JNIM has recently intensified its efforts to cement its position in central Mali through a combination of military pressure and negotiations. A majority-Fulani JNIM subgroup, the Macina Liberation Front (MLF), besieged the village of Farabougou in central Mali’s Niono region in October 2020, and the Malian Army has since *claimed to have liberated the town. Members of Mali’s High Islamic Council (HIC), an independent religious body, facilitated an oral *cease-fire agreement between Dogon militias and MLF militants on March 14. The agreement states that residents of Niono will be allowed to move freely for one month and that the MLF will release a dozen prisoners. Dogon militias will in exchange allow Salafi-jihadi militants to enter and preach in Niono villages.

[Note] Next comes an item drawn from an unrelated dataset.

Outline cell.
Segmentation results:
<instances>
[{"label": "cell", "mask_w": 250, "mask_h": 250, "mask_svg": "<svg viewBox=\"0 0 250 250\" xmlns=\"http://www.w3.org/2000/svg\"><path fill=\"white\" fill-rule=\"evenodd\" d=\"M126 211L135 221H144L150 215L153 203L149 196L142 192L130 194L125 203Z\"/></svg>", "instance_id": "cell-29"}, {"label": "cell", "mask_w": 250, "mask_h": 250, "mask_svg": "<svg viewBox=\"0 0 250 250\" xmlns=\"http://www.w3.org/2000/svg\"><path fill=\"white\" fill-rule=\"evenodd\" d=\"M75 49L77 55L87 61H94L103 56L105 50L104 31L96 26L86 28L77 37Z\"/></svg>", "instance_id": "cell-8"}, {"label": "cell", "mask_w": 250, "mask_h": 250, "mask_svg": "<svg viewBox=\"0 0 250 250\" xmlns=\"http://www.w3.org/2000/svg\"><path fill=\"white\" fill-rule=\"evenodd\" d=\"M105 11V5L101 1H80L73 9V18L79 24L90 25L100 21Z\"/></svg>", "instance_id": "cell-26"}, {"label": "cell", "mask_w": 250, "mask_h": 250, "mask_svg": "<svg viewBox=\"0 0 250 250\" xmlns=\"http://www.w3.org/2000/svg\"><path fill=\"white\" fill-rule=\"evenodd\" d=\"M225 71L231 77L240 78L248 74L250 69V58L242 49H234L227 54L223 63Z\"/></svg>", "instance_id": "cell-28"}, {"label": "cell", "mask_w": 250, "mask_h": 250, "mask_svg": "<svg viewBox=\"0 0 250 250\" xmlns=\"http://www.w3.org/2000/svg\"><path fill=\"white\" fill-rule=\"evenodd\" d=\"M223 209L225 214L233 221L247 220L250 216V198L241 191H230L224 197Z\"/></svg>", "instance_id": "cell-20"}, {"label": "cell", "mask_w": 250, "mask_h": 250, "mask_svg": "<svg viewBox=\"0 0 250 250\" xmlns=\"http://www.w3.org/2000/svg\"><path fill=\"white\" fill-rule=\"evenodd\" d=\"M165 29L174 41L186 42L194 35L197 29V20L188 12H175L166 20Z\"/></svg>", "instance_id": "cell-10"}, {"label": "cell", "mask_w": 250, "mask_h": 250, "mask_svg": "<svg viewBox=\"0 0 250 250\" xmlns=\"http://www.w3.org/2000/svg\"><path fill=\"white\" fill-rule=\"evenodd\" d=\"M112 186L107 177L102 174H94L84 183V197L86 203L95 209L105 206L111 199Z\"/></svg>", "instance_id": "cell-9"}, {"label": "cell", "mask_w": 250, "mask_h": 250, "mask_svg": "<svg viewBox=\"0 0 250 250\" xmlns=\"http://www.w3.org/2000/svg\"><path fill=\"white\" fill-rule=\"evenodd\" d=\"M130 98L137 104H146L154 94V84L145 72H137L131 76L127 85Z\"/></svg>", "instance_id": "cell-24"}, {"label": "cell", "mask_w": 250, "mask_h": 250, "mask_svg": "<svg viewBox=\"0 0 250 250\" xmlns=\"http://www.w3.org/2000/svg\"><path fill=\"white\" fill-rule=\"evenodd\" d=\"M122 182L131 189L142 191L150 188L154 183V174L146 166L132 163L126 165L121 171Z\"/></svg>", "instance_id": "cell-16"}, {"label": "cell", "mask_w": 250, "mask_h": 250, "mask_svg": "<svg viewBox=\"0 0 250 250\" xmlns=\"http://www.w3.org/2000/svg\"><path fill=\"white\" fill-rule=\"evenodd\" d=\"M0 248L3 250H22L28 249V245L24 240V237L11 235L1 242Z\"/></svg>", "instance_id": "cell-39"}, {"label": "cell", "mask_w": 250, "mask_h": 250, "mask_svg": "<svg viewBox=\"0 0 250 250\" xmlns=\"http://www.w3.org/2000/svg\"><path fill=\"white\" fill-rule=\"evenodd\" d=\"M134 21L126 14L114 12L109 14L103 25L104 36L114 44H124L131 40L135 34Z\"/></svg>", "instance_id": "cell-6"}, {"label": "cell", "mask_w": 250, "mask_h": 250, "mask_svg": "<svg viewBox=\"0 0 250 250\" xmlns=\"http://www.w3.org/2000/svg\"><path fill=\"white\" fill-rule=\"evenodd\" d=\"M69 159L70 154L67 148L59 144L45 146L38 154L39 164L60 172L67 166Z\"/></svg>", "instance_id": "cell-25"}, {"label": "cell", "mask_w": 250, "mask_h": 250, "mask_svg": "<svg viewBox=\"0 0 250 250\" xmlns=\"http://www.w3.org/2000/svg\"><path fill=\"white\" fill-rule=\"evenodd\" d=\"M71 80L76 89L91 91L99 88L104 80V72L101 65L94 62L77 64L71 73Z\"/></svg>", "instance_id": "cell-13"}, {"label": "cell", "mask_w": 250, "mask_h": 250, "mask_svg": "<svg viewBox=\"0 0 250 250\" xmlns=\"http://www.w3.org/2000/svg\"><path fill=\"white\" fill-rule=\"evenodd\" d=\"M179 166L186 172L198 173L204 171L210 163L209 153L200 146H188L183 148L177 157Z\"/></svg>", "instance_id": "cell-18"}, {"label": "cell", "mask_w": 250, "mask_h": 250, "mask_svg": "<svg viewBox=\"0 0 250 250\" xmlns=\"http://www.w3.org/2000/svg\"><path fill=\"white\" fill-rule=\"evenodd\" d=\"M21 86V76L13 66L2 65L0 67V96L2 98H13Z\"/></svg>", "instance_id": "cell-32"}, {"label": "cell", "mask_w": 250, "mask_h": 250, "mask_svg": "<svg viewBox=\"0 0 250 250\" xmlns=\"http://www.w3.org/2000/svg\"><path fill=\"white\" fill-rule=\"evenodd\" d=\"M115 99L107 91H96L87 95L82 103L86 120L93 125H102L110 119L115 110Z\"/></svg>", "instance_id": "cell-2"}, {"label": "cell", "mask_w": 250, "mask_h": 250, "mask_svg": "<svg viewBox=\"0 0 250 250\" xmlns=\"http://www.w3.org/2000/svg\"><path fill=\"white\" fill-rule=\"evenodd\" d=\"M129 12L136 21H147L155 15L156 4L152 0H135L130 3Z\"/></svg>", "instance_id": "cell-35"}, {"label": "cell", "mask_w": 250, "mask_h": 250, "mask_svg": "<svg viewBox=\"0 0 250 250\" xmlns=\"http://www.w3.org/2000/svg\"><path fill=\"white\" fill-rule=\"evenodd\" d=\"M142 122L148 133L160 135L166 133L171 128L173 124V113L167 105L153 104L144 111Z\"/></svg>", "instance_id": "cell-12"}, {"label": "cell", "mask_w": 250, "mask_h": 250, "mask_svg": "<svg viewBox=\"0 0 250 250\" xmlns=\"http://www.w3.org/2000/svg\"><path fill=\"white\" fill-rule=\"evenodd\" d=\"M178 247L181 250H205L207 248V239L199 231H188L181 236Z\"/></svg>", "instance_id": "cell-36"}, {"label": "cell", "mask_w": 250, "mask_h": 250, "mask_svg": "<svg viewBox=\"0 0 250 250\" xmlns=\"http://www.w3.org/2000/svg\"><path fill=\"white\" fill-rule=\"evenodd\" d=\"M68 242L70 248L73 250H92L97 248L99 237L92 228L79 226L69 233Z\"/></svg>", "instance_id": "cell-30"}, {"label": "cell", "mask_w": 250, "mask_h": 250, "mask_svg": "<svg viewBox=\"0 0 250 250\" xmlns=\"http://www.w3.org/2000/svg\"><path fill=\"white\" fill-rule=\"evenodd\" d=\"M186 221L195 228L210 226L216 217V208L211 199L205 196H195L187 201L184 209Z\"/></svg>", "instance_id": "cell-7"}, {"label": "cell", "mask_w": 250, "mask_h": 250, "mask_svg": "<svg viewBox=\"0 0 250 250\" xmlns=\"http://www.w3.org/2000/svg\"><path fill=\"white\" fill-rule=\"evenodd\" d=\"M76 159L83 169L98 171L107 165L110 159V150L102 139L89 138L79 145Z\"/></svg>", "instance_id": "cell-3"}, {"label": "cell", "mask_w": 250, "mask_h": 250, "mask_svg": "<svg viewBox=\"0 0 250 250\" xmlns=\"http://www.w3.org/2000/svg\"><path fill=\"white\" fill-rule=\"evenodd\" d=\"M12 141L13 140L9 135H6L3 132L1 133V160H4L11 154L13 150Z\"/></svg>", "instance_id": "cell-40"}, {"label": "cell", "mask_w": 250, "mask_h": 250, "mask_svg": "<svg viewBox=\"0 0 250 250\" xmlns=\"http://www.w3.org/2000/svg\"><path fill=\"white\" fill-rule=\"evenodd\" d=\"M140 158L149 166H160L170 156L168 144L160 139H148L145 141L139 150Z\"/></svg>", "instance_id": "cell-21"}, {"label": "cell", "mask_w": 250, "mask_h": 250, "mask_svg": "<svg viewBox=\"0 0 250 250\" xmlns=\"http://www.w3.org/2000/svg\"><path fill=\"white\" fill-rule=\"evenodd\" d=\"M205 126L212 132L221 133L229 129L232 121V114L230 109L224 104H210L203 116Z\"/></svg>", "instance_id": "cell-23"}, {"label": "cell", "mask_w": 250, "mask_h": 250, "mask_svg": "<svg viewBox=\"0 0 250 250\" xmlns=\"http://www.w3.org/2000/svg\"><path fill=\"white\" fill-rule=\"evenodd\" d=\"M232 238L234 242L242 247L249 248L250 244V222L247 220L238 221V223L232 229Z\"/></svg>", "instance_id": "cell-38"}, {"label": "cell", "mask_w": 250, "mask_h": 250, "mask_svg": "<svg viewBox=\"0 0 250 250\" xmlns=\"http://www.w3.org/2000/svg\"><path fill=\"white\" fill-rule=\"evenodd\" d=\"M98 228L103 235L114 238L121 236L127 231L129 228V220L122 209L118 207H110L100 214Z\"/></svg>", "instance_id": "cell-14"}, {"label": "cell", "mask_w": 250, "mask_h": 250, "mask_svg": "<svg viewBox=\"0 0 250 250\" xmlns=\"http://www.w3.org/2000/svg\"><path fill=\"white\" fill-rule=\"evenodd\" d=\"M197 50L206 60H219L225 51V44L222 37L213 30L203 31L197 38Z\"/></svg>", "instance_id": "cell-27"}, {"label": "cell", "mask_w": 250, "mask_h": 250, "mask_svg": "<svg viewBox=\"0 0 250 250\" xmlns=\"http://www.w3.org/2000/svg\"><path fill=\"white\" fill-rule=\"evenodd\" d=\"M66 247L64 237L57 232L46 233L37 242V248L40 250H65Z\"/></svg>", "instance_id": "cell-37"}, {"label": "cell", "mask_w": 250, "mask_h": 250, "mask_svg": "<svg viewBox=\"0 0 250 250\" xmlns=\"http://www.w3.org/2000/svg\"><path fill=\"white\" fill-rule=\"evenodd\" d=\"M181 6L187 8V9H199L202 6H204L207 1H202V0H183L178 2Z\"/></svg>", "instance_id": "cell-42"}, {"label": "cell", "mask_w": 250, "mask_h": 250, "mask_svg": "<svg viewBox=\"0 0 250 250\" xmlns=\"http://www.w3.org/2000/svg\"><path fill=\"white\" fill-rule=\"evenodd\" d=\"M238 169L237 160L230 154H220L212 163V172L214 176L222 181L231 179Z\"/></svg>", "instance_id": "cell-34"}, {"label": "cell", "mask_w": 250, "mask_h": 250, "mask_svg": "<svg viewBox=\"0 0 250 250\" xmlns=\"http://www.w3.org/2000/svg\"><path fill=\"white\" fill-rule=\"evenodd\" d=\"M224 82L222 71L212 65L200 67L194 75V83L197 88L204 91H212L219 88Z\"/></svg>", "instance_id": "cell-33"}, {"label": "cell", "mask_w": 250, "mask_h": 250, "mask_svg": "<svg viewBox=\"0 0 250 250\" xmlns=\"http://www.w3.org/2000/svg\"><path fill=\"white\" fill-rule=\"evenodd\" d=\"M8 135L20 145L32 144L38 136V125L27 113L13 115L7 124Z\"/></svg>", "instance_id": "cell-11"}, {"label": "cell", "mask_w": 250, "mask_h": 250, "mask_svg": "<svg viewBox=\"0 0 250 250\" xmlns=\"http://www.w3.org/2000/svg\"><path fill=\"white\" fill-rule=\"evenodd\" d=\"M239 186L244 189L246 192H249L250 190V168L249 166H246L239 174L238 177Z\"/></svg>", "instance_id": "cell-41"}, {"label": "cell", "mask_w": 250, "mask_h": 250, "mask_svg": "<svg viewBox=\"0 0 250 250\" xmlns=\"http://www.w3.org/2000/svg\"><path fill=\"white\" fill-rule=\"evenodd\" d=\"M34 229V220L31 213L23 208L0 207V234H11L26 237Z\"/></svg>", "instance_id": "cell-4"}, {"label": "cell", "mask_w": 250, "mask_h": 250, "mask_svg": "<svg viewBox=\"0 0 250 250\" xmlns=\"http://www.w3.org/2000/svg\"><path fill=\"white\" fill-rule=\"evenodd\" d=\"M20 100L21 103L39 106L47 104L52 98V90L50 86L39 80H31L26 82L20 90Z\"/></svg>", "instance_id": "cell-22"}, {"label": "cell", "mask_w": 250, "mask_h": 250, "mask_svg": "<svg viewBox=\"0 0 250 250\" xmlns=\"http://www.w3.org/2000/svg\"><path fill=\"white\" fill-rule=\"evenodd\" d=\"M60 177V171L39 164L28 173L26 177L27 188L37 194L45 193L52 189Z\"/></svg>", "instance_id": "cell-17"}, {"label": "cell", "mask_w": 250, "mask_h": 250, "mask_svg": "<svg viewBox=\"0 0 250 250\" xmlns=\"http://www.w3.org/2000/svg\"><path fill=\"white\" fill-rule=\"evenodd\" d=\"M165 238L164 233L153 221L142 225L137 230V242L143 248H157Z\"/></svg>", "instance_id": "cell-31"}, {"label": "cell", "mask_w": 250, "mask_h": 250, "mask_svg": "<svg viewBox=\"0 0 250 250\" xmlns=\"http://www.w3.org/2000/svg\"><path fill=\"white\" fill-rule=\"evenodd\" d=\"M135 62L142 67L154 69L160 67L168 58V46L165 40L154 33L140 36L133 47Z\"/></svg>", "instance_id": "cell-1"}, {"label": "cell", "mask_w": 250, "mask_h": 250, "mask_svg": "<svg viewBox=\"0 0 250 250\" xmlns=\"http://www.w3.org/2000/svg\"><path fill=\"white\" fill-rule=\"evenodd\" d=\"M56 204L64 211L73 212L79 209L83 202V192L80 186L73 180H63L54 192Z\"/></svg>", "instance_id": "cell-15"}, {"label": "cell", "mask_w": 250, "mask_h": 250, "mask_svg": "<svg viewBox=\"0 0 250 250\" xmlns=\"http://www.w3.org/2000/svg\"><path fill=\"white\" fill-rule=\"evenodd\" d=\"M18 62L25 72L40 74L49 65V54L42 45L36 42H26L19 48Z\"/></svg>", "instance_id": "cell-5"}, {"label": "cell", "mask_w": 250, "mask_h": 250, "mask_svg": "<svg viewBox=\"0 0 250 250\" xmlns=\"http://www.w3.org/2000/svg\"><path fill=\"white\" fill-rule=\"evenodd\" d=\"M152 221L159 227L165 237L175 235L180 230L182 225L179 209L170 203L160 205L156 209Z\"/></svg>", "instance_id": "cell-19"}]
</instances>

The leader of the powerful Dogon militia group Dan Na Ambassagou, Youssof Toloba, claimed on April 5 that he and his men will not abide by the peace agreement and vowed to continue the fight against JNIM militants. The Dan Na Ambassagou is active throughout central Mali and may encourage Dogon militias within Niono to reject the cease-fire agreement. Toloba’s statement builds on early signs of cracks in the cease-fire. MLF militants clashed with Dogon militias in Niono’s Dogofry village on March 15, one day after the cease-fire announcement.
Lake Chad
The Islamic State’s West Africa Province (ISWA) is attacking aid workers to seize resources. ISWA militants *loaded their vehicles with supplies after attacking several aid warehouses carrying relief supplies in Damasak town in Borno state on April 10. ISWA has conducted several attacks against aid workers in Borno since December 2020. The April 10 raids were part of a larger attack against a Nigerian military camp, indicating that ISWA entered the town with plans to target both Nigerian security forces and aid workers.
ISWA is sustaining its operations on multiple fronts. ISWA conducted attacks in Cameroon, *Niger, and Chad throughout April while continuing its primary campaign in Borno.
[i] This insurgent group goes by many names, and the group itself has not declared one. CTP refers to the group as the Islamic State in Mozambique (IS-M). This choice should not be taken as an overstatement of the group’s relationship to Islamic State leadership nor as a dismissal of the complications inherent in assessing a group’s ideology, composition, or affiliations. For more on naming, see page 5 in Emily Estelle and Jessica Trisko Darden, Combating the Islamic State’s Spread in Africa: Assessment and Recommendations for Mozambique, Critical
Threats Project at the American Enterprise Institute, February 24, 2021, https://www.criticalthreats.org/analysis/combating-the-islamic-states-spread-in-africa-assessment-and-recommendations-for-mozambique.
[ii] SITE Intelligence Group, “Shabaab Provides Photo Report Documenting Suicide Raid on Somali Base in Barire, Incites Fighters to ‘Redouble Jihad’,” April 5, 2021, available by subscription at www.siteintelgroup.com.